At the end of the 19th century, Osler reflected on the rise of specialism: “...the public ... has not been slow to recognize the advantage of a division of labor in the field of medicine. The desire for expert knowledge is... however, now so general that there is a grave danger ... [that] the family doctor should become... a relic of the past.”
In the 21st century, as specialism rules and expands into ever-smaller areas of knowledge and expertise, is the profession even more at risk?
United Kingdom academic Ellen Annandale, in The sociology of health and medicine, argues that “non-physician providers can sometimes deliver a comparable service at lower cost. This is fostered by specialization which permits knowledge to be broken down into smaller tasks which can be undertaken by less skilled workers.” And these workers’ time has come!
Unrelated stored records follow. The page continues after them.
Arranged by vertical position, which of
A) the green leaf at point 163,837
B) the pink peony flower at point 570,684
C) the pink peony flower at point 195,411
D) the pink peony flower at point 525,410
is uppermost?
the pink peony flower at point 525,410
Task substitution is now touted as a cure for current healthcare woes. We have advanced nurse practitioners, nurse colonoscopists and mental health practitioners, and the list is growing.
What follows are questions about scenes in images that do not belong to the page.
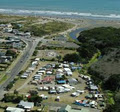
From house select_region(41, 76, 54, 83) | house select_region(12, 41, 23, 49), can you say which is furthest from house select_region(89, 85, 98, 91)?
house select_region(12, 41, 23, 49)

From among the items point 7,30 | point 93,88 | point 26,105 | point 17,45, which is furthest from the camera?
point 7,30

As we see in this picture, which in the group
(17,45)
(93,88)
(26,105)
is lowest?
(26,105)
At a recent health policy conference, a UK health leader extolled the virtues of a national cancer program involving non-physician “advanced health professionals” who manage treatment protocols and interpret radiological tests, including CT scans. When asked what the role of doctors was in the program, he replied: “Don’t you worry about that! There will always be a place for doctors.” When pressed to explain what precisely that place would be, he answered “diagnostician”, “adviser” and “coordinator of care”.
With task substitution on the health reform agenda, we need to ask: What do doctors do that others don’t, or, indeed, can’t?
The answers may well determine whether doctors as we now know them will become “a relic of the past”.